Они галдели у балюстрады, обнимались, целовались и позировали дрону: то на фоне замка, то просто так. Официанту отвечали веселым лаем, а в какой-то момент дружно завыли, вызвав у меня улыбку, а у афроитальянок – раздражение. Афроитальянок вообще все бесило, поскольку блондинка никак не реагировала на их намеки и, судя по всему, игнорировала запросы через ar/G.
В конце концов итальянки ушли, громко, без стеснения обсуждая «шлюх, ложащихся под толстосумов», за ними последовали Гуффи и Плуто, полностью увлеченные друг другом, затем кафе покинула романтическая парочка. Я же просидел на террасе до обеда: в уютном кресле-качалке, закутавшись в плед и любуясь замком. На моих коленях лежала книга, в которую я изредка заглядывал, но в первую очередь я отдыхал, дышал горным воздухом и никуда не торопился.
Что же касается вечернего шоу, официант не обманул: оно действительно потрясало. Замок был выстроен мастером своего дела, сумевшим расположить здания так, чтобы черепичные крыши домов и башен создавали неповторимый ансамбль с крепостными стенами, над которым горделиво возвышался мощный донжон. И безоблачное небо стало идеальным фоном для картины чарующей красоты: лучи постепенно опускающегося солнца мягко вырезали замок из нашего мира, превращая в олицетворение сказки. Терраса наполнилась восторженными возгласами, кто-то фотографировал, кто-то вел прямой эфир, вокруг летала стая дронов, а я сидел в первом ряду и молча ждал появления драконов. Двух чудесных крылатых красавцев, чей танец должен был стать украшением вечера.
И стал таким.
И я хочу сказать, что ни одно самодеятельное видео, ни один профессиональный фильм из тех, что я видел, не сумели передать поразившую меня симфонию красоты.

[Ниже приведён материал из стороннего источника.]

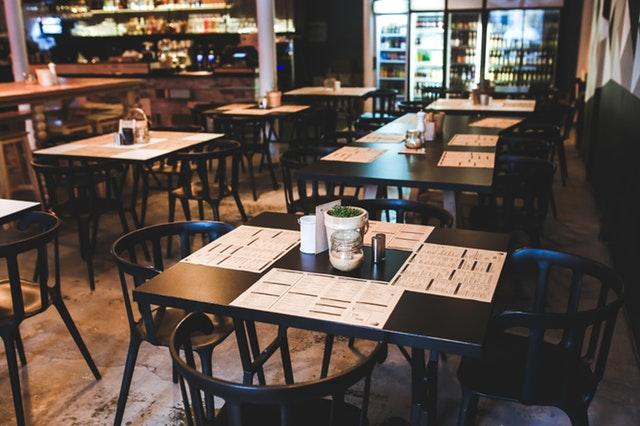 affärslån för restauranger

Я наблюдал за тем, как взлетевшие со стен драконы устремились вверх, к чистому небу, вытянув шеи и почти слившись в бесконечно быструю ракету; как они закружились в хороводе, спускаясь вниз по широкой спирали; как пролетели над зрителями, продемонстрировав светлую чешую животов и могучие когти на согнутых лапах; как улыбались, зависнув в воздухе напротив террасы, обрамляя замок, подобно геральдическим щитодержателям.

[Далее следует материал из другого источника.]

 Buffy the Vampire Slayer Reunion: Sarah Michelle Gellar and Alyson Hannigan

Затем солнце скрылось за горами, большая часть туристов покинула террасу, остальные приступили к ужину, а я плотнее закутался в плед и задумался над тем, в каком чудесном мире нам довелось жить.
Пусть он и фальшив чуть более, чем полностью.
Из дневника Бенджамина «Орка» Орсона
data set primus
FERRUM VICTUS
Франция, Париж ноябрь 2028
И снова осень.
Новая осень в старом Париже.
Снова ноябрь, и небо над головой нежное, как первая любовь, нежно-нежно-голубое, нежное до прозрачности, нежное до того, что щемит душу и не верится, что оно настоящее. Небо светлое, как глаза младенца, и такое же чистое. Не испачкалось в словах и страстях, что поднимаются к нему с площадей и переулков. Небо не может испачкаться, потому что не слушает слова, поднимающиеся с площадей и переулков, ведь оно не обязано. И оно никогда не являлось частью города, ведь небо – это иной мир, не имеющий отношения к застывшим камням. Небо выше, и небо равнодушно, потому что его тянет в такую даль, вообразить которую человек не в состоянии.
Небо всегда стремится прочь.
Небо – это ветер, а ветер – гость. Поэтому небо всегда чужое.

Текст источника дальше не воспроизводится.